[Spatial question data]
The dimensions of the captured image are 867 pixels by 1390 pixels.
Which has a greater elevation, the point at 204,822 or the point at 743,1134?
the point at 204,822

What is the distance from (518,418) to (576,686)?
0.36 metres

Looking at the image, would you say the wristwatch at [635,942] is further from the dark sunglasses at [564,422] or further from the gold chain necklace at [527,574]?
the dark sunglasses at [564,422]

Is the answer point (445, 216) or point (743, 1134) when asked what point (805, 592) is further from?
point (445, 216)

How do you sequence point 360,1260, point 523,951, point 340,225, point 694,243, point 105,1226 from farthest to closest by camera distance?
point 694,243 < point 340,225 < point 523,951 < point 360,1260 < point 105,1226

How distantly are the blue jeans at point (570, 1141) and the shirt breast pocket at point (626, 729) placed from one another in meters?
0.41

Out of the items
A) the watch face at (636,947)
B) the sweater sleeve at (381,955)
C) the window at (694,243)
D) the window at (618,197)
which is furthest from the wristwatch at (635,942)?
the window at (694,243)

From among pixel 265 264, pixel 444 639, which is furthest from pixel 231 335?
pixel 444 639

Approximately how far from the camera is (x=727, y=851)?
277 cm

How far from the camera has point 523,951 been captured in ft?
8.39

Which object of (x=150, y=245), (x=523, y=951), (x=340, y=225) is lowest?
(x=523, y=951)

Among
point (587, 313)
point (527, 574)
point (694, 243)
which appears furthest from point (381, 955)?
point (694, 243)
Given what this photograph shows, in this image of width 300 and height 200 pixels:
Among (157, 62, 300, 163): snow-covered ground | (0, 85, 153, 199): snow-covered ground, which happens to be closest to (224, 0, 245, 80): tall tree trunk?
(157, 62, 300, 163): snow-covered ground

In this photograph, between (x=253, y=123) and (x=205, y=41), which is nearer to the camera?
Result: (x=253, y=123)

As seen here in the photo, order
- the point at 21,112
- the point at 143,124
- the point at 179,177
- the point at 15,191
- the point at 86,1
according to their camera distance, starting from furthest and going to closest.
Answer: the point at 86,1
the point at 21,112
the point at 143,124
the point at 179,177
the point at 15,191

__GIVEN INSTRUCTION__. Rewrite the data above as a JSON list of strings, with one string per line and no blank lines.

__CORRECT OUTPUT__.
[
  "The dimensions of the captured image are 867 pixels by 1390 pixels.",
  "Which has a greater elevation, the point at 204,822 or the point at 743,1134?",
  "the point at 204,822",
  "What is the distance from (518,418) to (576,686)?",
  "0.36 metres",
  "Looking at the image, would you say the wristwatch at [635,942] is further from the dark sunglasses at [564,422] or further from the gold chain necklace at [527,574]?",
  "the dark sunglasses at [564,422]",
  "Is the answer point (445, 216) or point (743, 1134) when asked what point (805, 592) is further from?",
  "point (445, 216)",
  "How do you sequence point 360,1260, point 523,951, point 340,225, point 694,243, point 105,1226 from farthest to closest by camera distance?",
  "point 694,243 < point 340,225 < point 523,951 < point 360,1260 < point 105,1226",
  "How distantly are the blue jeans at point (570, 1141) and the shirt breast pocket at point (626, 729) placed from one another in meters?",
  "0.41",
  "Out of the items",
  "A) the watch face at (636,947)",
  "B) the sweater sleeve at (381,955)",
  "C) the window at (694,243)",
  "D) the window at (618,197)",
  "which is furthest from the wristwatch at (635,942)?",
  "the window at (694,243)",
  "From among pixel 265 264, pixel 444 639, which is furthest from pixel 231 335?",
  "pixel 444 639",
  "Approximately how far from the camera is (x=727, y=851)?",
  "277 cm",
  "How far from the camera has point 523,951 been captured in ft?",
  "8.39",
  "Which object of (x=150, y=245), (x=523, y=951), (x=340, y=225) is lowest?",
  "(x=523, y=951)",
  "Among",
  "point (587, 313)",
  "point (527, 574)",
  "point (694, 243)",
  "which appears furthest from point (381, 955)?",
  "point (694, 243)",
  "Given what this photograph shows, in this image of width 300 and height 200 pixels:",
  "Among (157, 62, 300, 163): snow-covered ground | (0, 85, 153, 199): snow-covered ground, which happens to be closest to (224, 0, 245, 80): tall tree trunk?",
  "(157, 62, 300, 163): snow-covered ground",
  "In this photograph, between (x=253, y=123) and (x=205, y=41), which is nearer to the camera?",
  "Result: (x=253, y=123)",
  "As seen here in the photo, order",
  "- the point at 21,112",
  "- the point at 143,124",
  "- the point at 179,177",
  "- the point at 15,191",
  "- the point at 86,1",
  "according to their camera distance, starting from furthest and going to closest.",
  "Answer: the point at 86,1",
  "the point at 21,112",
  "the point at 143,124",
  "the point at 179,177",
  "the point at 15,191"
]